**YOUR INSTRUCTIONS**
Restate exactly, please, each line of the listing from the one with "Given this setup, evaluate" to the last, including both.

**MATERIAL TO PROCESS**
################

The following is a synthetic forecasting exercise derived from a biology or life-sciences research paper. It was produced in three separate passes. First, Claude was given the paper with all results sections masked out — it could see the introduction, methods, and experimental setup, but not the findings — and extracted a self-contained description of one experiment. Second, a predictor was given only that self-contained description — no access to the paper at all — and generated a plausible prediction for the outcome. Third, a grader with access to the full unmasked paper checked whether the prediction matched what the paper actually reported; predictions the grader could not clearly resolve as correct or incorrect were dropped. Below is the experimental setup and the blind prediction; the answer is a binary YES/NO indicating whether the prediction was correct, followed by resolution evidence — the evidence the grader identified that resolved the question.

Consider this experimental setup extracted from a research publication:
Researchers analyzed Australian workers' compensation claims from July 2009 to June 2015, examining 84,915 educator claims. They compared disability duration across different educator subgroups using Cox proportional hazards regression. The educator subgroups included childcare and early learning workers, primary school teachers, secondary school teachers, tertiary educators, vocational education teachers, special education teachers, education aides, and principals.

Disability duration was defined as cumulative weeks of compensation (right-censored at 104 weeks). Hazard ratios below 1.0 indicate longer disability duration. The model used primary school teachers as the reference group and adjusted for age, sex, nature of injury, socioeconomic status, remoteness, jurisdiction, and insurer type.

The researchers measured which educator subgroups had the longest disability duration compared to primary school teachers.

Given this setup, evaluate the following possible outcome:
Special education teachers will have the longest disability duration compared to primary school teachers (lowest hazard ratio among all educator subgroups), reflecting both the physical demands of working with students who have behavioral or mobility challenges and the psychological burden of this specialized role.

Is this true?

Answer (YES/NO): NO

################

**RESULT**
Given this setup, evaluate the following possible outcome:
Special education teachers will have the longest disability duration compared to primary school teachers (lowest hazard ratio among all educator subgroups), reflecting both the physical demands of working with students who have behavioral or mobility challenges and the psychological burden of this specialized role.

Is this true?

Answer (YES/NO): NO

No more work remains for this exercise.